– Считаю.
– А вдруг я, правда, отлично танцую?
Я только плечами пожал: разочарование уже заполнило сосуд до предела, и любое колебание грозило пролить его наружу.
– Тебе когда-нибудь втыкали нож в спину?
– Что? – вопрос её несколько меня озадачил, и я уж было приготовился выслушать очередное откровение. В чём, в общем-то, не совсем ошибся.
– Образно. Нож, или стальную хрень. Что-то вроде заводного ключа. Поворачиваешь его, поворачиваешь. Пружинка сжимается, а потом – бах! Руки-ноги начинают двигаться, и ты, как кукла, пытаешься сделать шаг, второй. Так работает танец. Я коплю в себе, коплю энергию, сжимаю пружину, закручивая ключ… И нужно просто прекратить это делать, чтобы процесс пошёл вспять.
– Так прекрати. Не вижу проблемы.
– Экий ты… Простой.
– Ха.
Простой! Если бы она знала, какой я на самом деле не простой, то давно бы уже или обхаживала, или усвистела за сотню километров. Малышка Лу. Глупенькая, наивная озёрная русалка. Или болотница?
– Всё. Пошли!
– Куда?
– Вытаскивать ключ.
– И каким же образом?
– Сейчас увидишь.
Она вскочила и упорхнула через дверь, чуть запутавшись в сетке. Единственное моё развлечение в эту ночь – так что я последовал за ней, пытаясь разбудить в себе энтузиазм. Лу, полностью игнорируя обстановку и людей, уже грозно вопрошала у Гарсона, куда делось вино, которое она привезла. Тонкая рука её тянулась к холодильнику.

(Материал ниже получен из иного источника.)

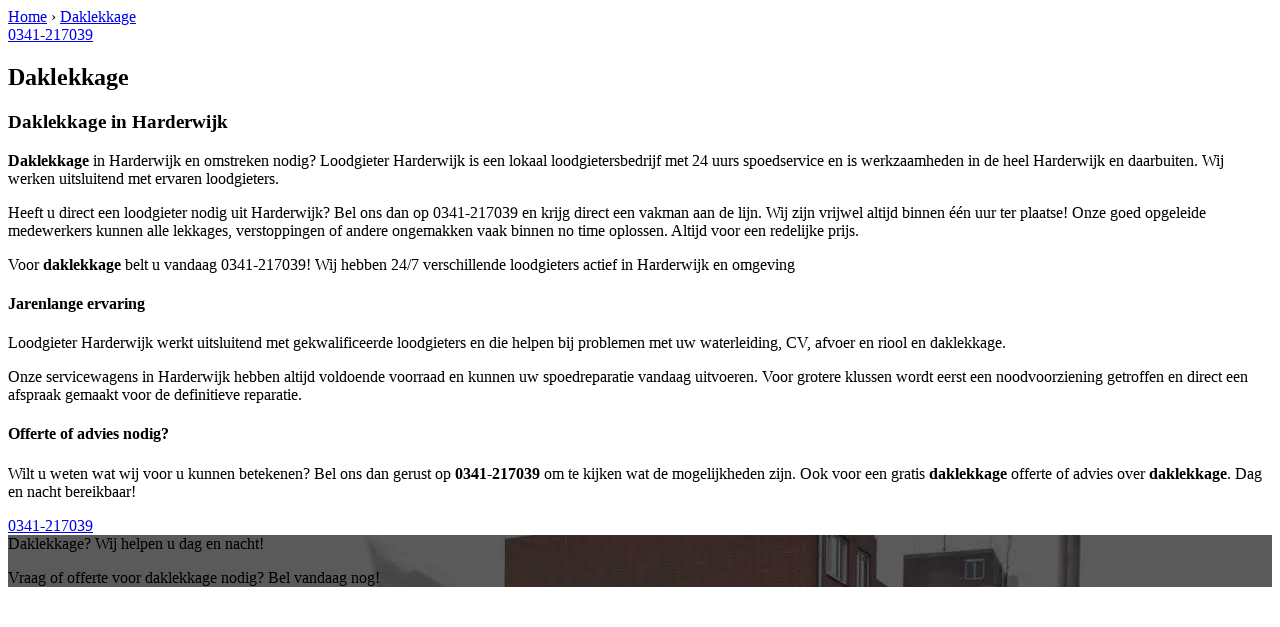

--- FILE ---
content_type: text/html; charset=utf-8
request_url: https://www.loodgieterharderwijkbv.nl/daklekkage-spoolde/
body_size: 1162
content:
	<!-- Html blob 'tpl_open' does not exist  -->
<body><div id="site_container"><!-- Html blob 'tpl_header' does not exist  --><div id="main_content_background" class="no_gallery"><div id="breadcrumbs_background" class="not_visible_mobile"><div class="pagewrapper"><div xmlns:v="http://rdf.data-vocabulary.org/#"><span typeof="v:Breadcrumb"><a href="https://www.loodgieterharderwijkbv.nl" rel="v:url" property="v:title">Home</a>&nbsp;›&nbsp;<span rel="v:child" typeof="v:Breadcrumb"><a href="https://www.loodgieterharderwijkbv.nl/daklekkage" rel="v:url" property="v:title">Daklekkage</a></span></span></div></div></div><div class="call_button_container visible_mobile"><div class="call_button"><a href="tel:0341-217039" title="0341-217039">0341-217039</a></div></div><div id="main_block_1_background"><div class="pagewrapper"><div id="main_block_1_container"><div id="main_block_1"><div id="main_block_1_title_container"><div id="main_block_1_title"><h2>Daklekkage</h2></div><div id="main_block_1_title_border"></div></div><div id="main_block_1_item_container"><div id="main_block_container_1_1" class='main_block_1_combo_3'><div class="main_block_1_item"><div class="main_block_1_content_container"><div class="main_block_1_content"><h3><strong>Daklekkage</strong> in Harderwijk</h3>
<p><strong>Daklekkage</strong> in Harderwijk en omstreken nodig? 
Loodgieter Harderwijk is een lokaal loodgietersbedrijf met 24 uurs spoedservice en is werkzaamheden in de heel Harderwijk en daarbuiten. Wij werken uitsluitend met ervaren loodgieters.</p>
<p>Heeft u direct een loodgieter nodig uit Harderwijk? Bel ons dan op 0341-217039 en krijg direct een vakman aan de lijn. Wij zijn vrijwel altijd binnen één uur ter plaatse! Onze goed opgeleide medewerkers kunnen alle lekkages, verstoppingen of andere ongemakken vaak binnen no time oplossen. Altijd voor een redelijke prijs.</p>
<p>Voor <strong>daklekkage</strong> belt u vandaag 0341-217039!  Wij hebben 24/7 verschillende loodgieters actief in Harderwijk en omgeving</p>
<h4>Jarenlange ervaring</h4>
<p>Loodgieter Harderwijk werkt uitsluitend met gekwalificeerde loodgieters en die helpen bij problemen met uw waterleiding, CV, afvoer en riool en daklekkage.</p>
<p>Onze servicewagens in Harderwijk hebben altijd voldoende voorraad en kunnen uw spoedreparatie vandaag uitvoeren. Voor grotere klussen wordt eerst een noodvoorziening getroffen en direct een afspraak gemaakt voor de definitieve reparatie.</p>
<h4>Offerte of advies nodig?</h4>
<p>Wilt u weten wat wij voor u kunnen betekenen? Bel ons dan gerust op <strong>0341-217039</strong> om te kijken wat de mogelijkheden zijn. Ook voor een gratis <strong>daklekkage</strong> offerte of advies over <strong>daklekkage</strong>. Dag en nacht bereikbaar!</p></div></div></div></div><div class="afterfloat"></div></div></div></div></div><div class="call_button_container visible_mobile"><div class="call_button"><a href="tel:0341-217039" title="0341-217039">0341-217039</a></div></div></div><div id="window_background" data-stellar-background-ratio="0.3" style='background-image: url("/uploads/images/Site/Loodgieterbus.jpg");'><div id="window_layer"></div><div class="pagewrapper"><div id="window_container"><div id="window_container_inner"><div id="window_title">Daklekkage? Wij helpen u dag en nacht!</div><div id="window_content"><p>Vraag of offerte voor daklekkage nodig? Bel vandaag nog!</p>
<!-- Html blob 'bel_knop' does not exist  --></div></div></div></div></div></div><!-- Html blob 'tpl_footer' does not exist  --></div></body></html>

– Да в морозилку я бросил твои бутылки, – увещевал верзила, казавшийся рядом с малышкой настоящим Атлантом. – Чтоб остыли побыстрее.
– И где? Там, – она дёрнула дверцу и кивнула вниз, – только еда!
– Лу! – подоспел на помощь Ингольд. – Для вина другая морозилка.
– Сказать было сложно, конечно.
– Да лан тебе, – улыбнулся Гарсон и достал-таки вино. – Прям как в первый раз!
– А вас хрен поймёшь, – огрызнулась Лу.
Белое сухое – выбор балерин и худеющих – но я принял бутылку с благодарностью, большей частью потому, что вино было прохладным. Жажда, как верный спутник отходняка после таблеток, всегда настигала меня ночью. Пьянеть я не хотел, но не отказался бы от таинственного тумана в голове, чтобы тот скрыл тоску и превратил посиделки в танцы у ритуального костра. Хотя спустя минуту выяснилось, что танцы можно устроить и безо всего этого: малышка Лу, нежно пошептавшись с Ингольдом, неожиданно стянула с себя футболку и взобралась на журнальный столик, попутно смахнув с него абсолютно всё.
Я застыл в немом восторге, не донеся бутылку до рта. Безумный взгляд Лу, задорные огоньки в глазах Льдинки, тело, свободное от пут – вот чего не хватало в эту ночь. А дальше случился безудержный и хаотичный танец под такую же музыку. На месте Ингольда, я бы без вопросов взял малышку на подтанцовку: тонкая, хрупкая, струилась она по волнам мелодии, как молоденький ужик сквозь влажные от утренней росы камни. В моё горло лилось вино, а представлялось совсем иное – вкус томных ласк, которые могли бы принадлежать Лу, прикосновения прохладного её, потного тела, солёные капли, срывающиеся с молодой, упругой груди, шаловливо подглядывающей сквозь кружавчики девчачьего лифчика. Нет, я не хотел с ней переспать, а поиграть перед тем, как усадить на мятые простыни посреди пыльной, заброшенной мансарды, освещённой только жалким лунным светом, и писать.
Маренго, таусинный, немного кобальта, капля бирюзы. Серый, чёрный. И лунный туман… Руки подскажут, какие краски взять. Я опять видел перед собой её, малышку Лу, тонущей в озере. И больше всего желал сейчас писать. Сию секунду! Пока сквозь движения проглядывает то самое, настоящее, чего я никак не могу найти ни в ней, ни в ком-то другом.